### Written exercise
Retype, word for word, every line starting at the line with "Is pixel 531" and ending with the final line of the entries; skip the pictures.

------------

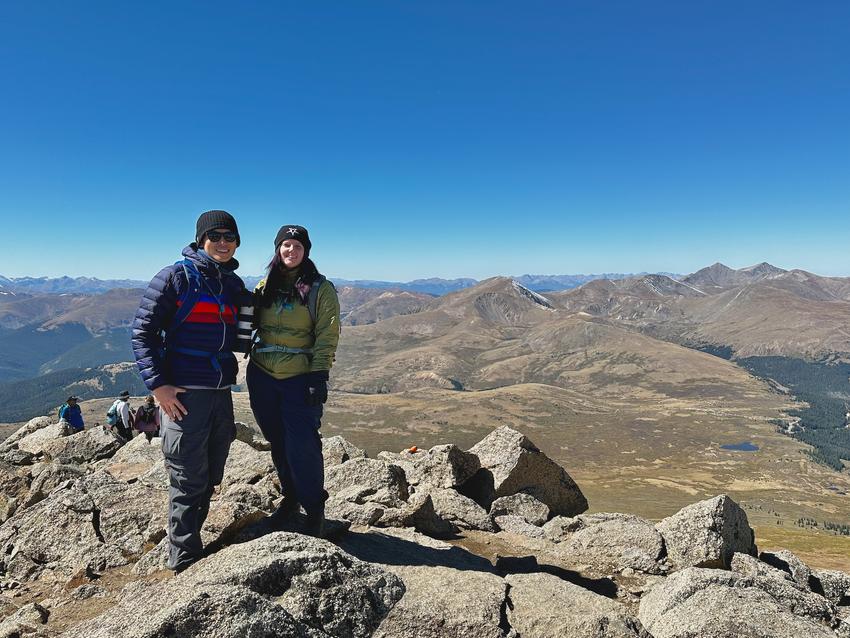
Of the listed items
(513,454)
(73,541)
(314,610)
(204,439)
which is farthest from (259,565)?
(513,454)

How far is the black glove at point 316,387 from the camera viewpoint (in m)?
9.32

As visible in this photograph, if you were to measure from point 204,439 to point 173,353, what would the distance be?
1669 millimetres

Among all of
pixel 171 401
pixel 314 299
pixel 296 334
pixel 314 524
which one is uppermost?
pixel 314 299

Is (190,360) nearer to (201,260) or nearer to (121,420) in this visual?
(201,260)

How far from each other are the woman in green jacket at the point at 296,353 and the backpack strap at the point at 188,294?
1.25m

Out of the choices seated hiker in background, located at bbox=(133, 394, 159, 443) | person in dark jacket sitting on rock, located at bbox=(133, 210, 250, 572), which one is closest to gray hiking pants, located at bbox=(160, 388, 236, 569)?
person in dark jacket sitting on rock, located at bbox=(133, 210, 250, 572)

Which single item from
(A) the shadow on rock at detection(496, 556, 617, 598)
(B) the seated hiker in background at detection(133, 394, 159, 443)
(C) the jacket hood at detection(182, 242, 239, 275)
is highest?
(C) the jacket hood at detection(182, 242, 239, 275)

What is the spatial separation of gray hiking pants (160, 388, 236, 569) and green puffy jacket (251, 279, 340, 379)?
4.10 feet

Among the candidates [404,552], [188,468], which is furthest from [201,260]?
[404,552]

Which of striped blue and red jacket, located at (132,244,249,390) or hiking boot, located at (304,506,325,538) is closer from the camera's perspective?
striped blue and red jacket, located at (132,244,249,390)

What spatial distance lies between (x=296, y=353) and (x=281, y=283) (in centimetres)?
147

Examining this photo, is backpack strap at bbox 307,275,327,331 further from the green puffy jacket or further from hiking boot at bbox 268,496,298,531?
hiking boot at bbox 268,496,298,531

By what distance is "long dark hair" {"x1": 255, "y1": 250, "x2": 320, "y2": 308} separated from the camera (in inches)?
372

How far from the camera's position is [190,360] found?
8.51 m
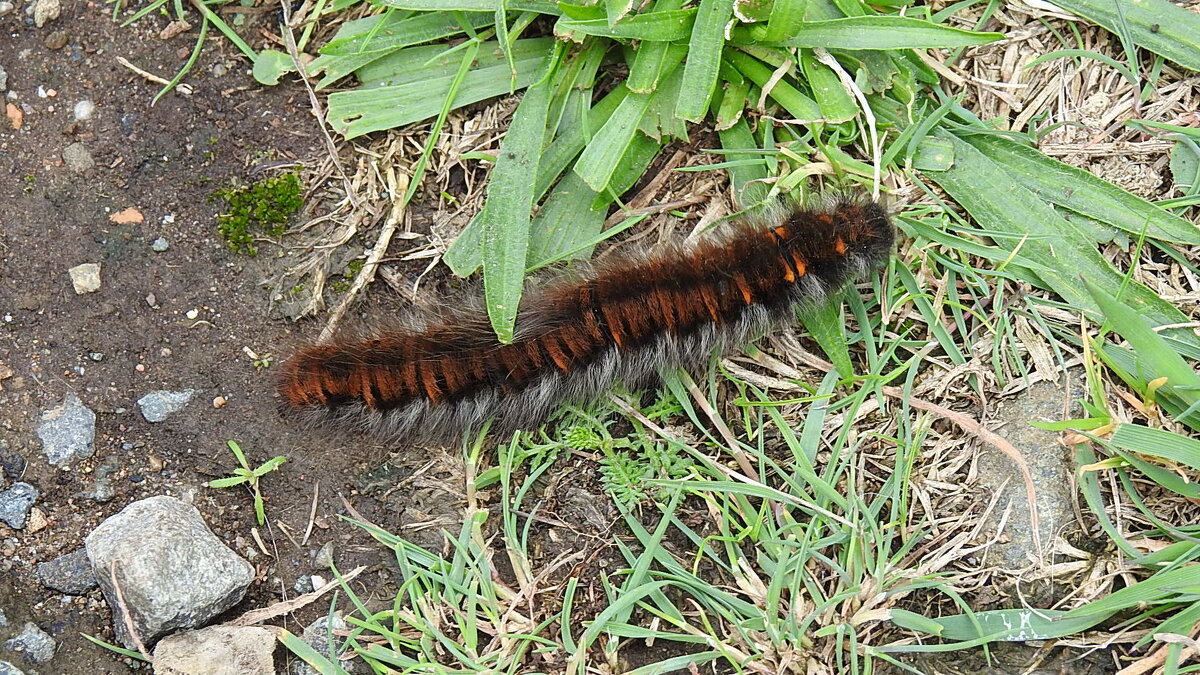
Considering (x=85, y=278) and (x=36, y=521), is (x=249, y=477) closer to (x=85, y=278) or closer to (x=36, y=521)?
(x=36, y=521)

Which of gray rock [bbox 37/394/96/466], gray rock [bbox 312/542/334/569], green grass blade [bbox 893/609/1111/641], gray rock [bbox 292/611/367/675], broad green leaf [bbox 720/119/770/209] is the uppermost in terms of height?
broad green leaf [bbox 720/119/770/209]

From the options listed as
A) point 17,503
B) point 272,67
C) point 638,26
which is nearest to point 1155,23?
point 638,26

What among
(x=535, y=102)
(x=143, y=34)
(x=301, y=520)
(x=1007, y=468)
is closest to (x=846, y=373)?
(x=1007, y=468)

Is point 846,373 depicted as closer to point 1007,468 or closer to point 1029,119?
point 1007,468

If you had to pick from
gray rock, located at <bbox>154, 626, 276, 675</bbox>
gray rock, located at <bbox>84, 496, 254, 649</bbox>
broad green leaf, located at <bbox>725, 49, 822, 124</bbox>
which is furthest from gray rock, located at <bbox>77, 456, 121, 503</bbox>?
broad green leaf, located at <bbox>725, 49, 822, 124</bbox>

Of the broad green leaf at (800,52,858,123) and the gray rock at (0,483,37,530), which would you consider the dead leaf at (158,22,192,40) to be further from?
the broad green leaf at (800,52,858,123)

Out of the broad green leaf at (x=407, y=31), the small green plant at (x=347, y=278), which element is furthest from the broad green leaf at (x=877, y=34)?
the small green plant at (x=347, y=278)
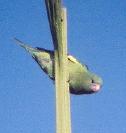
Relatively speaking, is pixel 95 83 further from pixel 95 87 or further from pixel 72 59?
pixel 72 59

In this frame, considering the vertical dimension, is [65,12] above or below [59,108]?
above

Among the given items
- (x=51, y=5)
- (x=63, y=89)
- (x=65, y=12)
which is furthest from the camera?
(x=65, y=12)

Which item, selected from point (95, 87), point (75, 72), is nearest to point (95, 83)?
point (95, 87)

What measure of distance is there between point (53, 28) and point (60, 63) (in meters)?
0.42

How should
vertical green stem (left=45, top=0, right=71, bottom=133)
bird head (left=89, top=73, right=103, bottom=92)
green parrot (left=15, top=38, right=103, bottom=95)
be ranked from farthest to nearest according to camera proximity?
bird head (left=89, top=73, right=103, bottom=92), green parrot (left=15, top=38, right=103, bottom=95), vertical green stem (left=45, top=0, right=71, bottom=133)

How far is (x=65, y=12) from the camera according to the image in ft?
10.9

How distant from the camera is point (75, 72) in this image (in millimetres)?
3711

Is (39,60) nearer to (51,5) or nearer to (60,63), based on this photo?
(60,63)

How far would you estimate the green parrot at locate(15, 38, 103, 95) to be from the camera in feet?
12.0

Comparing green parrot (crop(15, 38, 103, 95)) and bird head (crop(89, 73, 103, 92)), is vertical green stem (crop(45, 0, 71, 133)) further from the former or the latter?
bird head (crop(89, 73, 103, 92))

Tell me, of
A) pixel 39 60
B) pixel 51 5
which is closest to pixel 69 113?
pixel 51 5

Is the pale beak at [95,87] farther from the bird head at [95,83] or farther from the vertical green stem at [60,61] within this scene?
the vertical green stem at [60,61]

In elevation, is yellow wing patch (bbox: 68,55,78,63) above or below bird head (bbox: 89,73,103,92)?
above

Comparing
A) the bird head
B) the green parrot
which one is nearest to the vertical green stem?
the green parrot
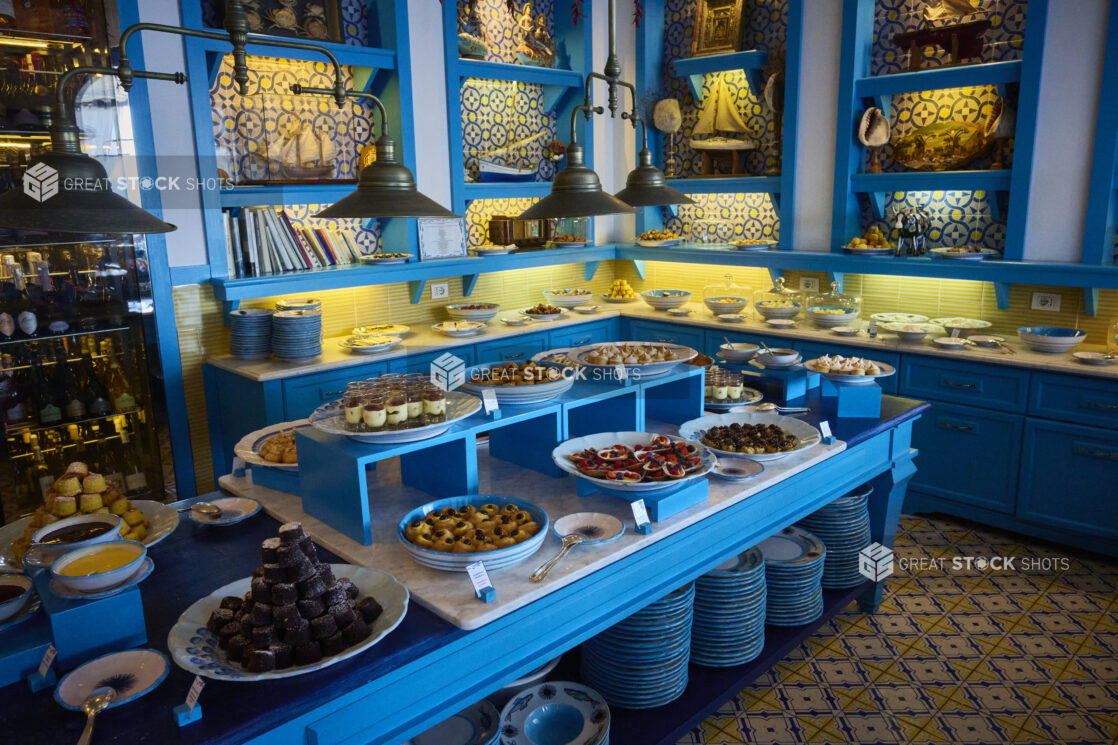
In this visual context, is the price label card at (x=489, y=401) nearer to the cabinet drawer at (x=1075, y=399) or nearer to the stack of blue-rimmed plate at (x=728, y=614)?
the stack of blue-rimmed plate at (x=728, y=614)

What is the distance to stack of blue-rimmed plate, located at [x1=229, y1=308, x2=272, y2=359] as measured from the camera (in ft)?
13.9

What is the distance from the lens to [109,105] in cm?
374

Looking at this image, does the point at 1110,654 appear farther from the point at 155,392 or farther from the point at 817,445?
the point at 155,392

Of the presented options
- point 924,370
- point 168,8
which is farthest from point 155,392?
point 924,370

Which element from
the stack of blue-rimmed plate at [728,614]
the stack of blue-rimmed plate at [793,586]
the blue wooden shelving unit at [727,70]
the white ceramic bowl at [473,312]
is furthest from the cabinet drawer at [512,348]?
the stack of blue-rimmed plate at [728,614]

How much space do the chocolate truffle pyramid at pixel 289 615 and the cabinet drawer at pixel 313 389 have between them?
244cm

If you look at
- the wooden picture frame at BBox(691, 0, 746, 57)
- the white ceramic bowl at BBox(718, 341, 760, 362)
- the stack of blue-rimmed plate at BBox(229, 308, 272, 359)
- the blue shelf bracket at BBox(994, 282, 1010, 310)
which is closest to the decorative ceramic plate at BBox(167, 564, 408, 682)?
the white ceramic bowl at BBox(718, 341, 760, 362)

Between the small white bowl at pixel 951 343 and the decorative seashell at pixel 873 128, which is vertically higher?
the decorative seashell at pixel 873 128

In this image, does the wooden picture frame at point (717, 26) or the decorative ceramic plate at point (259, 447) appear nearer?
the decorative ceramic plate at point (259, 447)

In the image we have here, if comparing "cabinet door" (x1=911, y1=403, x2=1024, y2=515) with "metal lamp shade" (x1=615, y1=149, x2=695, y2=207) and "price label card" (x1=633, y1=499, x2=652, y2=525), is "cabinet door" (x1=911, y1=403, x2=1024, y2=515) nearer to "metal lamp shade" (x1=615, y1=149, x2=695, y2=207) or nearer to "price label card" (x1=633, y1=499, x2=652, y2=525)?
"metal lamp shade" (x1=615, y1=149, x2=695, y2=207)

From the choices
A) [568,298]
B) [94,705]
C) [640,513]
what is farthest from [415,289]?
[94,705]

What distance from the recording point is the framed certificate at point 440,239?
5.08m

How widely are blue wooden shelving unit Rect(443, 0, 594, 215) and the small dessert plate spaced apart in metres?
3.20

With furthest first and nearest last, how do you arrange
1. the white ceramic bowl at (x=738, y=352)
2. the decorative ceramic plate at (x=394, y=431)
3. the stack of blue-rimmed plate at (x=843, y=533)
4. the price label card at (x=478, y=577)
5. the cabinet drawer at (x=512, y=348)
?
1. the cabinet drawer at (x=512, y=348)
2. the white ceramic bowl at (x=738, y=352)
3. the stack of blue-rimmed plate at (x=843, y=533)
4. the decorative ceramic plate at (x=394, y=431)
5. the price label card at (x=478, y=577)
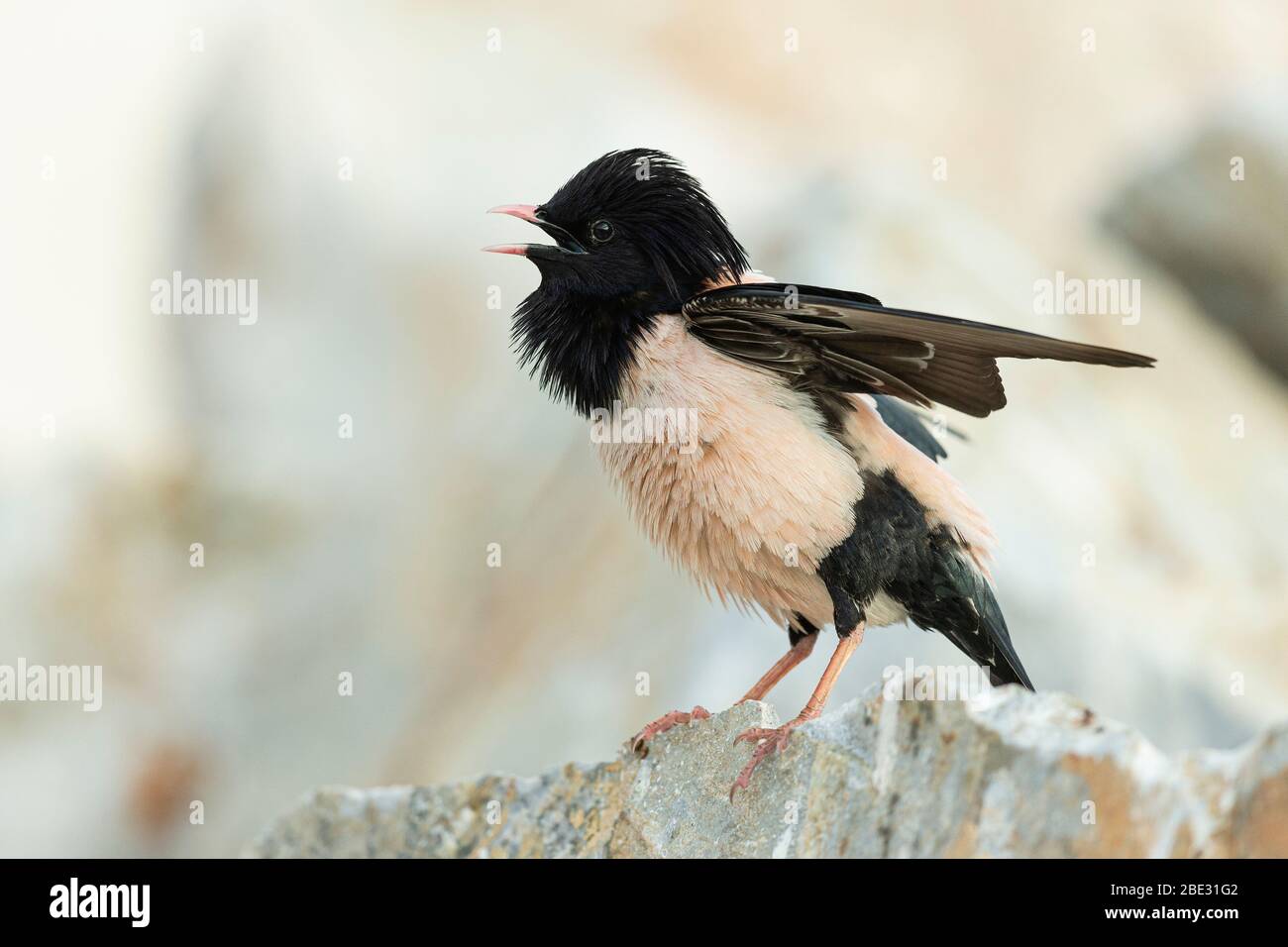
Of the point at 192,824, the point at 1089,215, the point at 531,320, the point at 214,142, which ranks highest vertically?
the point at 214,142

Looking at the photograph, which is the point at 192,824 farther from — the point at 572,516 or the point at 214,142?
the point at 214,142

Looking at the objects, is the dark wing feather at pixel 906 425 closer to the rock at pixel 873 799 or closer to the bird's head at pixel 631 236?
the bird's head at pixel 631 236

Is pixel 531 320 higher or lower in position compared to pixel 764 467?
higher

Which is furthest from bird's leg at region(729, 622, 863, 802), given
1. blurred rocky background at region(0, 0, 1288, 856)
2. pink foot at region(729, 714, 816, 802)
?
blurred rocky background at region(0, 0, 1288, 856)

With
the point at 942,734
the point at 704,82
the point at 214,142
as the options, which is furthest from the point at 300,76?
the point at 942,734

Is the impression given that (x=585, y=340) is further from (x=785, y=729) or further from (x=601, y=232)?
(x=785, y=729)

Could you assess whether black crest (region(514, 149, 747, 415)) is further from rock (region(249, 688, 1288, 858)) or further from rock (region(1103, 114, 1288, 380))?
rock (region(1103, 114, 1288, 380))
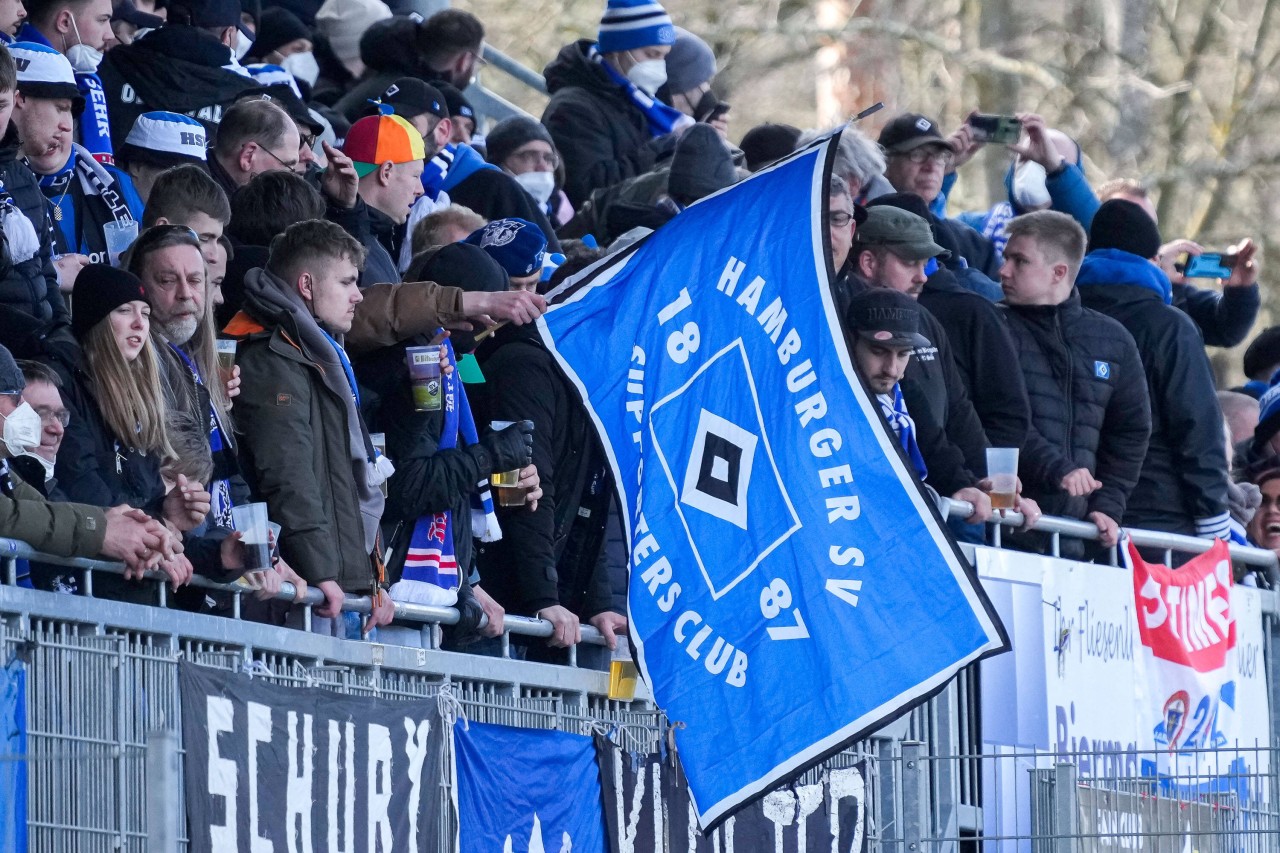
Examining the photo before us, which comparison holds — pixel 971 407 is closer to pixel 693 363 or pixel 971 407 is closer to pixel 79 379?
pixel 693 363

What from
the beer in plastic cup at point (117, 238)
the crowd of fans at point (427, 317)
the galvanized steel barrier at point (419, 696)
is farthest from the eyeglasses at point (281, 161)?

------------

### Answer in full
Is pixel 531 320 higher or lower in position compared to pixel 764 467?
higher

Which is furthest from bird's leg at region(729, 622, 863, 802), given
1. blurred rocky background at region(0, 0, 1288, 856)
2. pink foot at region(729, 714, 816, 802)
?
blurred rocky background at region(0, 0, 1288, 856)

With
the point at 942,734
the point at 704,82
the point at 214,142
as the options, which is furthest from the point at 300,76?
the point at 942,734

Is the impression given that (x=585, y=340) is further from (x=785, y=729) or further from (x=601, y=232)?
(x=785, y=729)

Could you assess whether black crest (region(514, 149, 747, 415)) is further from rock (region(249, 688, 1288, 858)) or further from rock (region(1103, 114, 1288, 380))?
rock (region(1103, 114, 1288, 380))
Examining the photo before us, which comparison holds — pixel 971 407 is closer to pixel 693 363 or pixel 971 407 is closer to pixel 79 379?
pixel 693 363

What from
the beer in plastic cup at point (117, 238)
the crowd of fans at point (427, 317)
the galvanized steel barrier at point (419, 696)
is farthest from the eyeglasses at point (281, 161)?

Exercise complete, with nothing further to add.